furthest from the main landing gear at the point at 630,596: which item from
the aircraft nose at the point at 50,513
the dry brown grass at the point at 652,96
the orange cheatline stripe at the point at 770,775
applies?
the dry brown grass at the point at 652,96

----

INSTRUCTIONS FOR THE TASK:
Copy the entries above line for line, keeping every word, number and mark unchanged.

THE OUTPUT:
furthest from the main landing gear at the point at 630,596: which item from
the aircraft nose at the point at 50,513
the dry brown grass at the point at 652,96
the orange cheatline stripe at the point at 770,775
applies?
the dry brown grass at the point at 652,96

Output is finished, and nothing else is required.